Many wastewater professionals say the Clean Water Act gave them their career. For Ms. Dorman the Act led to San Diego’s Clean Water Program and dozens of construction projects she’s worked on and led.

“My work has been in response to Clean Water Act requirements,” said Ms. Dorman. “It has supported our industry and major advances such as the Pure Water project. Much of the engineering research and academic work addressing wastewater challenges were completed because the Clean Water Act brought them to the forefront.”

Following the EPA consent decree requirements, two water reclamation plants were completed in the 1990s, one in north county and another in the south. They distribute tertiary treated water for landscape irrigation and for San Diego’s growing industrial businesses.

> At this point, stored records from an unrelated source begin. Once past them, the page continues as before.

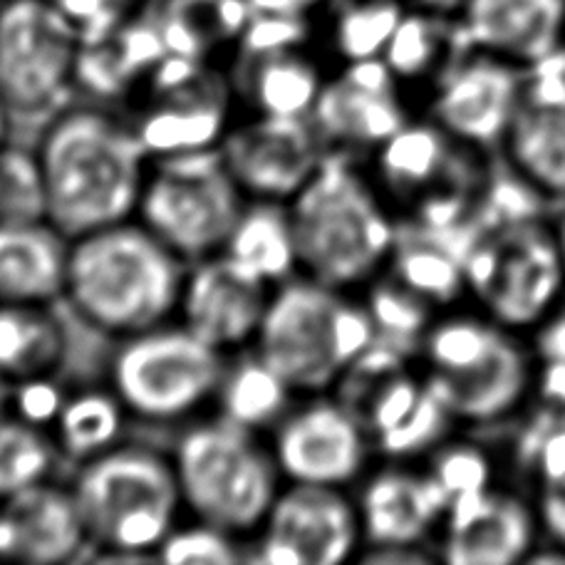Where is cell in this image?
I'll use <instances>...</instances> for the list:
<instances>
[{
  "label": "cell",
  "instance_id": "cell-1",
  "mask_svg": "<svg viewBox=\"0 0 565 565\" xmlns=\"http://www.w3.org/2000/svg\"><path fill=\"white\" fill-rule=\"evenodd\" d=\"M45 218L67 238L137 216L149 157L122 109L77 99L33 139Z\"/></svg>",
  "mask_w": 565,
  "mask_h": 565
},
{
  "label": "cell",
  "instance_id": "cell-2",
  "mask_svg": "<svg viewBox=\"0 0 565 565\" xmlns=\"http://www.w3.org/2000/svg\"><path fill=\"white\" fill-rule=\"evenodd\" d=\"M288 206L302 276L360 292L385 274L399 216L372 179L367 159L328 149Z\"/></svg>",
  "mask_w": 565,
  "mask_h": 565
},
{
  "label": "cell",
  "instance_id": "cell-3",
  "mask_svg": "<svg viewBox=\"0 0 565 565\" xmlns=\"http://www.w3.org/2000/svg\"><path fill=\"white\" fill-rule=\"evenodd\" d=\"M186 266L137 218L70 238L63 302L115 342L177 320Z\"/></svg>",
  "mask_w": 565,
  "mask_h": 565
},
{
  "label": "cell",
  "instance_id": "cell-4",
  "mask_svg": "<svg viewBox=\"0 0 565 565\" xmlns=\"http://www.w3.org/2000/svg\"><path fill=\"white\" fill-rule=\"evenodd\" d=\"M417 365L459 429H491L533 405L529 335L503 328L479 308L439 310L424 332Z\"/></svg>",
  "mask_w": 565,
  "mask_h": 565
},
{
  "label": "cell",
  "instance_id": "cell-5",
  "mask_svg": "<svg viewBox=\"0 0 565 565\" xmlns=\"http://www.w3.org/2000/svg\"><path fill=\"white\" fill-rule=\"evenodd\" d=\"M89 546L87 563L157 561L186 516L169 449L129 437L70 473Z\"/></svg>",
  "mask_w": 565,
  "mask_h": 565
},
{
  "label": "cell",
  "instance_id": "cell-6",
  "mask_svg": "<svg viewBox=\"0 0 565 565\" xmlns=\"http://www.w3.org/2000/svg\"><path fill=\"white\" fill-rule=\"evenodd\" d=\"M169 454L186 516L246 543L256 536L286 483L264 434L214 412L171 431Z\"/></svg>",
  "mask_w": 565,
  "mask_h": 565
},
{
  "label": "cell",
  "instance_id": "cell-7",
  "mask_svg": "<svg viewBox=\"0 0 565 565\" xmlns=\"http://www.w3.org/2000/svg\"><path fill=\"white\" fill-rule=\"evenodd\" d=\"M375 340L360 292L300 274L270 292L254 350L302 397L335 390Z\"/></svg>",
  "mask_w": 565,
  "mask_h": 565
},
{
  "label": "cell",
  "instance_id": "cell-8",
  "mask_svg": "<svg viewBox=\"0 0 565 565\" xmlns=\"http://www.w3.org/2000/svg\"><path fill=\"white\" fill-rule=\"evenodd\" d=\"M228 355L179 320L117 340L107 362L113 387L135 424L177 431L214 412Z\"/></svg>",
  "mask_w": 565,
  "mask_h": 565
},
{
  "label": "cell",
  "instance_id": "cell-9",
  "mask_svg": "<svg viewBox=\"0 0 565 565\" xmlns=\"http://www.w3.org/2000/svg\"><path fill=\"white\" fill-rule=\"evenodd\" d=\"M467 302L503 328L531 335L565 302V266L543 214L479 226L463 256Z\"/></svg>",
  "mask_w": 565,
  "mask_h": 565
},
{
  "label": "cell",
  "instance_id": "cell-10",
  "mask_svg": "<svg viewBox=\"0 0 565 565\" xmlns=\"http://www.w3.org/2000/svg\"><path fill=\"white\" fill-rule=\"evenodd\" d=\"M246 201L218 149L191 151L149 161L135 218L194 264L224 250Z\"/></svg>",
  "mask_w": 565,
  "mask_h": 565
},
{
  "label": "cell",
  "instance_id": "cell-11",
  "mask_svg": "<svg viewBox=\"0 0 565 565\" xmlns=\"http://www.w3.org/2000/svg\"><path fill=\"white\" fill-rule=\"evenodd\" d=\"M228 63L167 53L125 109L149 159L218 149L238 117Z\"/></svg>",
  "mask_w": 565,
  "mask_h": 565
},
{
  "label": "cell",
  "instance_id": "cell-12",
  "mask_svg": "<svg viewBox=\"0 0 565 565\" xmlns=\"http://www.w3.org/2000/svg\"><path fill=\"white\" fill-rule=\"evenodd\" d=\"M83 38L50 0H0V99L15 132L38 137L77 103L75 65Z\"/></svg>",
  "mask_w": 565,
  "mask_h": 565
},
{
  "label": "cell",
  "instance_id": "cell-13",
  "mask_svg": "<svg viewBox=\"0 0 565 565\" xmlns=\"http://www.w3.org/2000/svg\"><path fill=\"white\" fill-rule=\"evenodd\" d=\"M365 551L355 493L348 489L282 483L246 546L256 565H348Z\"/></svg>",
  "mask_w": 565,
  "mask_h": 565
},
{
  "label": "cell",
  "instance_id": "cell-14",
  "mask_svg": "<svg viewBox=\"0 0 565 565\" xmlns=\"http://www.w3.org/2000/svg\"><path fill=\"white\" fill-rule=\"evenodd\" d=\"M266 439L286 483L352 491L377 461L365 424L332 392L298 397Z\"/></svg>",
  "mask_w": 565,
  "mask_h": 565
},
{
  "label": "cell",
  "instance_id": "cell-15",
  "mask_svg": "<svg viewBox=\"0 0 565 565\" xmlns=\"http://www.w3.org/2000/svg\"><path fill=\"white\" fill-rule=\"evenodd\" d=\"M526 70L461 45L422 99V113L459 145L497 157L516 113Z\"/></svg>",
  "mask_w": 565,
  "mask_h": 565
},
{
  "label": "cell",
  "instance_id": "cell-16",
  "mask_svg": "<svg viewBox=\"0 0 565 565\" xmlns=\"http://www.w3.org/2000/svg\"><path fill=\"white\" fill-rule=\"evenodd\" d=\"M419 115V103L382 57L335 65L312 109V125L328 149L367 159Z\"/></svg>",
  "mask_w": 565,
  "mask_h": 565
},
{
  "label": "cell",
  "instance_id": "cell-17",
  "mask_svg": "<svg viewBox=\"0 0 565 565\" xmlns=\"http://www.w3.org/2000/svg\"><path fill=\"white\" fill-rule=\"evenodd\" d=\"M218 151L246 199L290 204L318 171L328 147L310 117L238 113Z\"/></svg>",
  "mask_w": 565,
  "mask_h": 565
},
{
  "label": "cell",
  "instance_id": "cell-18",
  "mask_svg": "<svg viewBox=\"0 0 565 565\" xmlns=\"http://www.w3.org/2000/svg\"><path fill=\"white\" fill-rule=\"evenodd\" d=\"M541 543L536 501L501 481L449 503L434 553L447 565H523Z\"/></svg>",
  "mask_w": 565,
  "mask_h": 565
},
{
  "label": "cell",
  "instance_id": "cell-19",
  "mask_svg": "<svg viewBox=\"0 0 565 565\" xmlns=\"http://www.w3.org/2000/svg\"><path fill=\"white\" fill-rule=\"evenodd\" d=\"M513 177L553 204L565 201V50L526 70L516 113L497 154Z\"/></svg>",
  "mask_w": 565,
  "mask_h": 565
},
{
  "label": "cell",
  "instance_id": "cell-20",
  "mask_svg": "<svg viewBox=\"0 0 565 565\" xmlns=\"http://www.w3.org/2000/svg\"><path fill=\"white\" fill-rule=\"evenodd\" d=\"M365 548H429L447 497L422 461L377 459L355 489Z\"/></svg>",
  "mask_w": 565,
  "mask_h": 565
},
{
  "label": "cell",
  "instance_id": "cell-21",
  "mask_svg": "<svg viewBox=\"0 0 565 565\" xmlns=\"http://www.w3.org/2000/svg\"><path fill=\"white\" fill-rule=\"evenodd\" d=\"M270 292L224 254L186 266L177 320L224 355L254 348Z\"/></svg>",
  "mask_w": 565,
  "mask_h": 565
},
{
  "label": "cell",
  "instance_id": "cell-22",
  "mask_svg": "<svg viewBox=\"0 0 565 565\" xmlns=\"http://www.w3.org/2000/svg\"><path fill=\"white\" fill-rule=\"evenodd\" d=\"M8 563L65 565L87 561V529L70 479H47L0 501Z\"/></svg>",
  "mask_w": 565,
  "mask_h": 565
},
{
  "label": "cell",
  "instance_id": "cell-23",
  "mask_svg": "<svg viewBox=\"0 0 565 565\" xmlns=\"http://www.w3.org/2000/svg\"><path fill=\"white\" fill-rule=\"evenodd\" d=\"M461 43L531 70L565 50V0H461Z\"/></svg>",
  "mask_w": 565,
  "mask_h": 565
},
{
  "label": "cell",
  "instance_id": "cell-24",
  "mask_svg": "<svg viewBox=\"0 0 565 565\" xmlns=\"http://www.w3.org/2000/svg\"><path fill=\"white\" fill-rule=\"evenodd\" d=\"M70 238L47 218L0 221V302L63 306Z\"/></svg>",
  "mask_w": 565,
  "mask_h": 565
},
{
  "label": "cell",
  "instance_id": "cell-25",
  "mask_svg": "<svg viewBox=\"0 0 565 565\" xmlns=\"http://www.w3.org/2000/svg\"><path fill=\"white\" fill-rule=\"evenodd\" d=\"M332 65L318 47L228 60L238 109L248 115L310 117Z\"/></svg>",
  "mask_w": 565,
  "mask_h": 565
},
{
  "label": "cell",
  "instance_id": "cell-26",
  "mask_svg": "<svg viewBox=\"0 0 565 565\" xmlns=\"http://www.w3.org/2000/svg\"><path fill=\"white\" fill-rule=\"evenodd\" d=\"M169 53L228 63L250 8L246 0H149Z\"/></svg>",
  "mask_w": 565,
  "mask_h": 565
},
{
  "label": "cell",
  "instance_id": "cell-27",
  "mask_svg": "<svg viewBox=\"0 0 565 565\" xmlns=\"http://www.w3.org/2000/svg\"><path fill=\"white\" fill-rule=\"evenodd\" d=\"M268 288L300 276V256L286 201L248 199L221 250Z\"/></svg>",
  "mask_w": 565,
  "mask_h": 565
},
{
  "label": "cell",
  "instance_id": "cell-28",
  "mask_svg": "<svg viewBox=\"0 0 565 565\" xmlns=\"http://www.w3.org/2000/svg\"><path fill=\"white\" fill-rule=\"evenodd\" d=\"M132 424L125 402L107 382L77 385L70 390L50 437L65 467L77 469L132 437Z\"/></svg>",
  "mask_w": 565,
  "mask_h": 565
},
{
  "label": "cell",
  "instance_id": "cell-29",
  "mask_svg": "<svg viewBox=\"0 0 565 565\" xmlns=\"http://www.w3.org/2000/svg\"><path fill=\"white\" fill-rule=\"evenodd\" d=\"M457 18L409 6L382 53V60L422 107L424 95L459 53Z\"/></svg>",
  "mask_w": 565,
  "mask_h": 565
},
{
  "label": "cell",
  "instance_id": "cell-30",
  "mask_svg": "<svg viewBox=\"0 0 565 565\" xmlns=\"http://www.w3.org/2000/svg\"><path fill=\"white\" fill-rule=\"evenodd\" d=\"M300 395L254 348L228 355L214 415L268 437Z\"/></svg>",
  "mask_w": 565,
  "mask_h": 565
},
{
  "label": "cell",
  "instance_id": "cell-31",
  "mask_svg": "<svg viewBox=\"0 0 565 565\" xmlns=\"http://www.w3.org/2000/svg\"><path fill=\"white\" fill-rule=\"evenodd\" d=\"M387 274L437 310L467 302L463 250L451 241L427 234L399 221V236L392 250Z\"/></svg>",
  "mask_w": 565,
  "mask_h": 565
},
{
  "label": "cell",
  "instance_id": "cell-32",
  "mask_svg": "<svg viewBox=\"0 0 565 565\" xmlns=\"http://www.w3.org/2000/svg\"><path fill=\"white\" fill-rule=\"evenodd\" d=\"M407 8V0H322L318 50L332 67L382 57Z\"/></svg>",
  "mask_w": 565,
  "mask_h": 565
},
{
  "label": "cell",
  "instance_id": "cell-33",
  "mask_svg": "<svg viewBox=\"0 0 565 565\" xmlns=\"http://www.w3.org/2000/svg\"><path fill=\"white\" fill-rule=\"evenodd\" d=\"M67 352V328L55 308L0 302V372L10 382L60 372Z\"/></svg>",
  "mask_w": 565,
  "mask_h": 565
},
{
  "label": "cell",
  "instance_id": "cell-34",
  "mask_svg": "<svg viewBox=\"0 0 565 565\" xmlns=\"http://www.w3.org/2000/svg\"><path fill=\"white\" fill-rule=\"evenodd\" d=\"M60 459L50 431L35 429L3 412L0 415V501L60 477Z\"/></svg>",
  "mask_w": 565,
  "mask_h": 565
},
{
  "label": "cell",
  "instance_id": "cell-35",
  "mask_svg": "<svg viewBox=\"0 0 565 565\" xmlns=\"http://www.w3.org/2000/svg\"><path fill=\"white\" fill-rule=\"evenodd\" d=\"M360 298L365 302L372 322H375L377 338L417 358L424 332L439 310L431 308L417 292L402 286L387 270L370 280L360 290Z\"/></svg>",
  "mask_w": 565,
  "mask_h": 565
},
{
  "label": "cell",
  "instance_id": "cell-36",
  "mask_svg": "<svg viewBox=\"0 0 565 565\" xmlns=\"http://www.w3.org/2000/svg\"><path fill=\"white\" fill-rule=\"evenodd\" d=\"M424 467L447 497V507L451 501L471 497V493L487 491L503 481V471H507V454L489 449L487 444L477 439L461 437V434H451V437L439 444L427 459L422 461Z\"/></svg>",
  "mask_w": 565,
  "mask_h": 565
},
{
  "label": "cell",
  "instance_id": "cell-37",
  "mask_svg": "<svg viewBox=\"0 0 565 565\" xmlns=\"http://www.w3.org/2000/svg\"><path fill=\"white\" fill-rule=\"evenodd\" d=\"M45 184L35 145L0 147V221L45 218Z\"/></svg>",
  "mask_w": 565,
  "mask_h": 565
},
{
  "label": "cell",
  "instance_id": "cell-38",
  "mask_svg": "<svg viewBox=\"0 0 565 565\" xmlns=\"http://www.w3.org/2000/svg\"><path fill=\"white\" fill-rule=\"evenodd\" d=\"M244 539L211 523L184 516L157 551V563L167 565H238L246 563Z\"/></svg>",
  "mask_w": 565,
  "mask_h": 565
},
{
  "label": "cell",
  "instance_id": "cell-39",
  "mask_svg": "<svg viewBox=\"0 0 565 565\" xmlns=\"http://www.w3.org/2000/svg\"><path fill=\"white\" fill-rule=\"evenodd\" d=\"M300 47H318L316 13H250L248 25L241 33L231 60H254Z\"/></svg>",
  "mask_w": 565,
  "mask_h": 565
},
{
  "label": "cell",
  "instance_id": "cell-40",
  "mask_svg": "<svg viewBox=\"0 0 565 565\" xmlns=\"http://www.w3.org/2000/svg\"><path fill=\"white\" fill-rule=\"evenodd\" d=\"M533 352V405L565 412V302L529 335Z\"/></svg>",
  "mask_w": 565,
  "mask_h": 565
},
{
  "label": "cell",
  "instance_id": "cell-41",
  "mask_svg": "<svg viewBox=\"0 0 565 565\" xmlns=\"http://www.w3.org/2000/svg\"><path fill=\"white\" fill-rule=\"evenodd\" d=\"M70 390L73 385L60 377V372H40V375L13 380L6 412L30 427L50 431L65 407Z\"/></svg>",
  "mask_w": 565,
  "mask_h": 565
},
{
  "label": "cell",
  "instance_id": "cell-42",
  "mask_svg": "<svg viewBox=\"0 0 565 565\" xmlns=\"http://www.w3.org/2000/svg\"><path fill=\"white\" fill-rule=\"evenodd\" d=\"M50 3L75 25L83 43H97L141 13L149 0H50Z\"/></svg>",
  "mask_w": 565,
  "mask_h": 565
},
{
  "label": "cell",
  "instance_id": "cell-43",
  "mask_svg": "<svg viewBox=\"0 0 565 565\" xmlns=\"http://www.w3.org/2000/svg\"><path fill=\"white\" fill-rule=\"evenodd\" d=\"M536 509L543 526V541L565 551V497L536 501Z\"/></svg>",
  "mask_w": 565,
  "mask_h": 565
},
{
  "label": "cell",
  "instance_id": "cell-44",
  "mask_svg": "<svg viewBox=\"0 0 565 565\" xmlns=\"http://www.w3.org/2000/svg\"><path fill=\"white\" fill-rule=\"evenodd\" d=\"M250 13H290L312 15L318 13L322 0H246Z\"/></svg>",
  "mask_w": 565,
  "mask_h": 565
},
{
  "label": "cell",
  "instance_id": "cell-45",
  "mask_svg": "<svg viewBox=\"0 0 565 565\" xmlns=\"http://www.w3.org/2000/svg\"><path fill=\"white\" fill-rule=\"evenodd\" d=\"M10 139H15V125H13V117H10L8 107L3 99H0V147H6Z\"/></svg>",
  "mask_w": 565,
  "mask_h": 565
},
{
  "label": "cell",
  "instance_id": "cell-46",
  "mask_svg": "<svg viewBox=\"0 0 565 565\" xmlns=\"http://www.w3.org/2000/svg\"><path fill=\"white\" fill-rule=\"evenodd\" d=\"M553 231H556V241H558V248H561V256H563V266H565V201L556 216H553Z\"/></svg>",
  "mask_w": 565,
  "mask_h": 565
},
{
  "label": "cell",
  "instance_id": "cell-47",
  "mask_svg": "<svg viewBox=\"0 0 565 565\" xmlns=\"http://www.w3.org/2000/svg\"><path fill=\"white\" fill-rule=\"evenodd\" d=\"M8 390H10V380L0 372V415L6 412V402H8Z\"/></svg>",
  "mask_w": 565,
  "mask_h": 565
}]
</instances>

Now under construction, phase 1 of the Pure Water program will use advanced treatment technologies to produce 30 million gallons per day of safe, clean drinking water for the city. The purified water will be added to a nearby reservoir. The EPA is providing a $733 million WIFIA loan to help finance construction.

The City aims to eventually achieve 50% of their drinking water supply from the Pure Water facility.

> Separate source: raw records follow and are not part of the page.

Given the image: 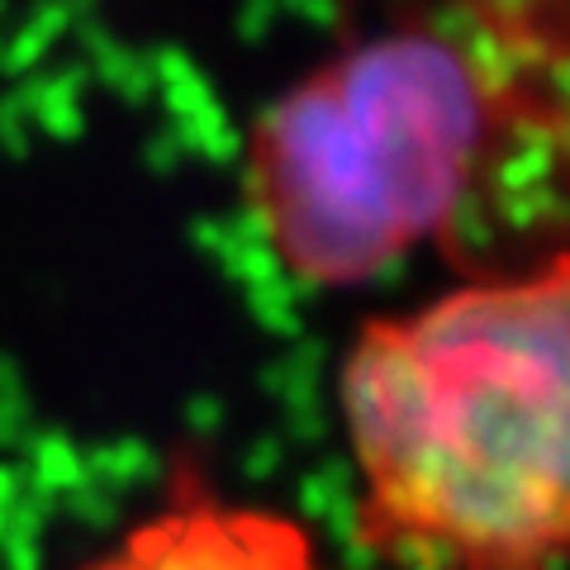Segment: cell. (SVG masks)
<instances>
[{
	"label": "cell",
	"mask_w": 570,
	"mask_h": 570,
	"mask_svg": "<svg viewBox=\"0 0 570 570\" xmlns=\"http://www.w3.org/2000/svg\"><path fill=\"white\" fill-rule=\"evenodd\" d=\"M566 10L551 0L404 10L347 39L247 134L243 200L281 272L366 285L566 163Z\"/></svg>",
	"instance_id": "cell-1"
},
{
	"label": "cell",
	"mask_w": 570,
	"mask_h": 570,
	"mask_svg": "<svg viewBox=\"0 0 570 570\" xmlns=\"http://www.w3.org/2000/svg\"><path fill=\"white\" fill-rule=\"evenodd\" d=\"M570 257L356 328L337 376L352 538L395 570H561Z\"/></svg>",
	"instance_id": "cell-2"
},
{
	"label": "cell",
	"mask_w": 570,
	"mask_h": 570,
	"mask_svg": "<svg viewBox=\"0 0 570 570\" xmlns=\"http://www.w3.org/2000/svg\"><path fill=\"white\" fill-rule=\"evenodd\" d=\"M86 570H328L305 523L281 509L238 504L205 480L195 461L171 475L163 509L124 532Z\"/></svg>",
	"instance_id": "cell-3"
}]
</instances>
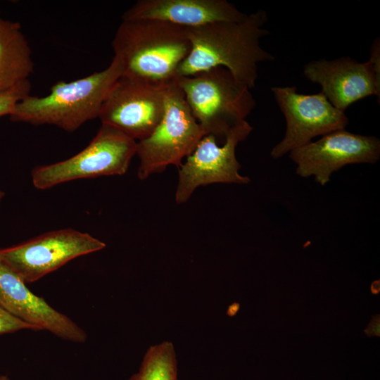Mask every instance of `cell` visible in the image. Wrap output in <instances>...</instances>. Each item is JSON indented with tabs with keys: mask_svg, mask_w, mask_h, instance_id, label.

“I think the Clean Water Act spurred our whole water recycling program,” said Ms. Dorman.  “The first step was building the non-drinking water reclamation plants. Now with Pure Water, we’re progressing into the ability to take it even further. That’s really going to help us maximize how much we’re able to recycle.”

How do you go from a Bay full of sewage in the 1950s to building one of the most advanced treatment systems in the world in 2021? One step at a time said Mr. Gibson from the Regional Board.

“It was the success stories that propelled the Water Board forward from 1972 to present, to do the right thing in the face of rather significant opposition,” said Mr. Gibson. “None of those permit decisions were popular. It was bad for business. It would impair military defense. It would cost the public too much money. It’s only after you work through the issues, identify where there are reasonable changes to be made and rely upon scientific evidence to guide permitting do we get those success stories. Then we look back and say, ‘Wow, it was really bad back then and it’s so much better now.’ It’s easy to take that for granted.”

Another secret to the region’s success is a commitment to research and planning. At each major turning point in the history of the sewage system, City leaders would initiate a study and consider multiple options. There are dozens of ideas, treatment plants and projects that were carefully considered but never built.

“A lot of thought and science went into our projects, such as examining the viability of the advanced primary treatment at Point Loma and its ability not to impact the marine environment.” Said Mr. Rosales. “With the Pure Water Program we’re taking more of that mass balance out of the discharge and it shows San Diego’s dedication to the environment and at the same time developing a local water resource. These projects demonstrate a lot of thought and good planning by San Diego officials over many, many years.”